Virtus se presenta como alternativa pero mantiene vínculos con DA
Ladislau Baró ha reconocido su proximidad con miembros del nuevo partido
El nuevo partido Virtus ha dado el paso definitivo para consolidarse como formación política tras años funcionando como grupo de opinión, en un contexto marcado por el creciente descontento con el Gobierno de Demòcrates per Andorra.
La formación emerge impulsada, sobre todo, por la percepción de que el ejecutivo liderado por Xavier Espot no ha logrado resolver uno de los principales problemas del país y de que las medidas han dibujado una Andorra “irreconocible”.
La vivienda, eje del desgaste
Durante la actual legislatura, el Gobierno ha situado la crisis del alquiler en el centro de su acción política. Tras una de las manifestaciones más multitudinarias de los últimos años en Andorra en 2023, se aprobaron prórrogas en los contratos de alquiler como medida de contención y leyes ómnibus que han encarecido el mercado y reducido la oferta.
Sin embargo, el ejecutivo ha iniciado un proceso de descongelación progresiva con la próxima ley que se aprobará el jueves. Según explicó Espot:
“La ley solo prevé que se pueda dar por finalizados o renovar a partir del próximo año los contratos firmados en 2012 o antes, o con un precio de 6 €/m² o inferior, y con incrementos anuales limitados, tanto si se cambia como si no de inquilino.”
Esta medida ha generado inquietud entre parte de la población, que teme una subida de precios en un mercado ya muy tensionado.
Debate social y cuestiones sensibles
Otro de los frentes destacados de la legislatura ha sido el debate sobre el aborto. El Gobierno ha optado finalmente por una despenalización parcial, centrada en eliminar la responsabilidad penal de la mujer.
El debate también ha tenido repercusiones institucionales, con tensiones entre Andorra y la Santa Sede a raíz de declaraciones atribuidas a Ladislau Baró donde avanzaba el proceso legislativo de la reforma sin consenso.

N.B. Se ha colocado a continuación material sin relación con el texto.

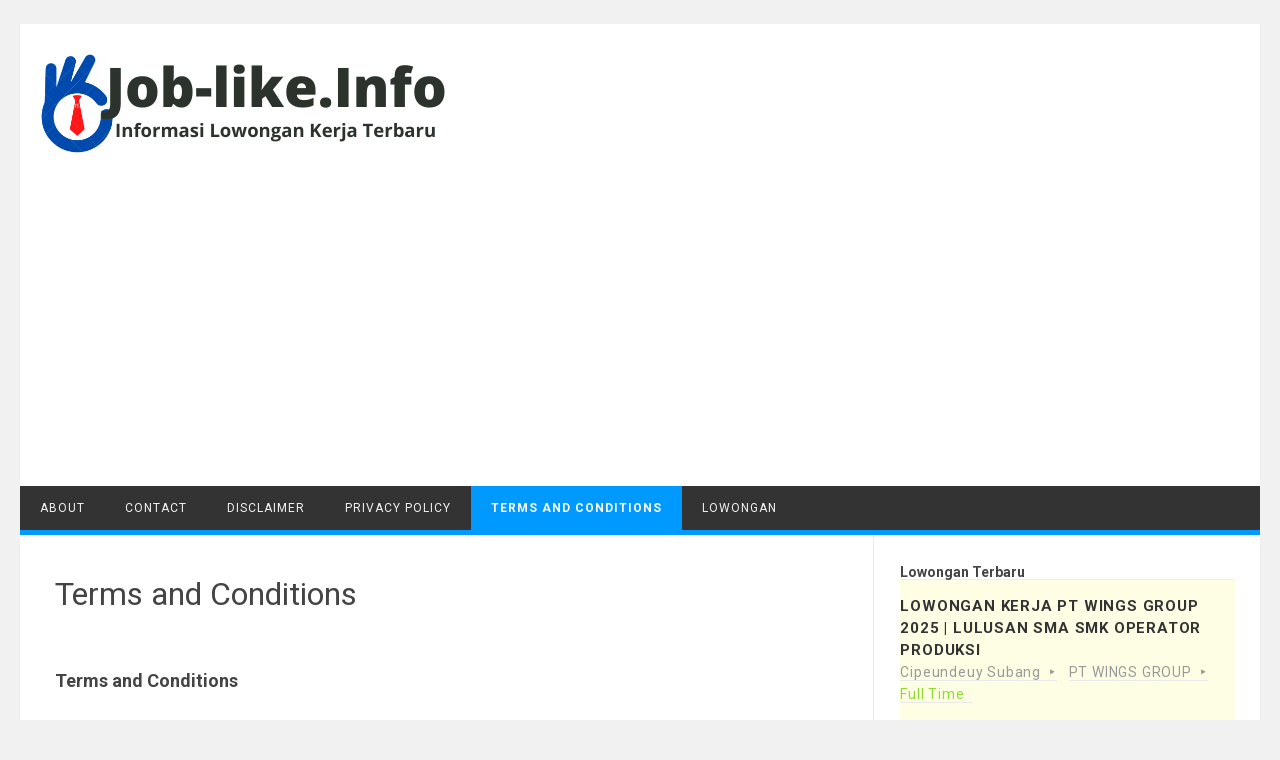

--- FILE ---
content_type: text/html; charset=utf-8
request_url: https://www.google.com/recaptcha/api2/aframe
body_size: 267
content:
<!DOCTYPE HTML><html><head><meta http-equiv="content-type" content="text/html; charset=UTF-8"></head><body><script nonce="6IWGH9FoOJW8fCgudWHTTA">/** Anti-fraud and anti-abuse applications only. See google.com/recaptcha */ try{var clients={'sodar':'https://pagead2.googlesyndication.com/pagead/sodar?'};window.addEventListener("message",function(a){try{if(a.source===window.parent){var b=JSON.parse(a.data);var c=clients[b['id']];if(c){var d=document.createElement('img');d.src=c+b['params']+'&rc='+(localStorage.getItem("rc::a")?sessionStorage.getItem("rc::b"):"");window.document.body.appendChild(d);sessionStorage.setItem("rc::e",parseInt(sessionStorage.getItem("rc::e")||0)+1);localStorage.setItem("rc::h",'1767246865826');}}}catch(b){}});window.parent.postMessage("_grecaptcha_ready", "*");}catch(b){}</script></body></html>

A nivel interno, algunos sectores consideran que el ejecutivo ha centrado su acción en políticas dirigidas a colectivos minoritarios, lo que ha generado distanciamiento con parte de su electorado tradicional.
El acuerdo con la Unión Europea divide opiniones
El futuro acuerdo de asociación con la Unión Europea es otro de los grandes temas sobre la mesa.
Dentro de Virtus, las posiciones no son homogéneas. Mientras que Josep Duró lo ha calificado de “necesario”, Josep Mayoral ha expresado dudas sobre su impacto real a largo plazo:
“Las grandes líneas todo el mundo se atreve a definirlas, pero el impacto real no lo sabemos. A nivel personal y profesional, te diría que yo no firmaría el acuerdo, pero tampoco puedo saber cuál es el impacto y cómo influye en los vecinos.”
Vínculos con Demòcrates que generan interrogantes
Pese a presentarse como una alternativa, Virtus mantiene vínculos evidentes con el entorno de Demòcrates. Tanto Duró como el vicepresidente Josep Antoni López Alcántara tienen familiares directos con cargos dentro del partido naranja.
Además, figuras como Olga Forné Angrill u Òscar Rossell Margalef presentan trayectorias previas vinculadas al espacio liberal o al ya extinto Partido Demócrata (donde militaba el ministro Baró).
Incluso el propio Ladislau Baró ha reconocido su proximidad con miembros del nuevo partido, lo que ha alimentado especulaciones sobre posibles conexiones estratégicas entre ambas formaciones.
¿Alternativa real o reconfiguración política?
La irrupción de Virtus abre un nuevo escenario en la política andorrana, especialmente dentro del espacio de centroderecha. No obstante, persisten dudas sobre si se trata de una alternativa real o de una reconfiguración del mismo espacio político.
A corto plazo, su capacidad de crecimiento dependerá de la implantación territorial y de si logra diferenciarse claramente de Demòcrates en cuestiones clave como la vivienda, el acuerdo con la Unión Europea o las políticas sociales.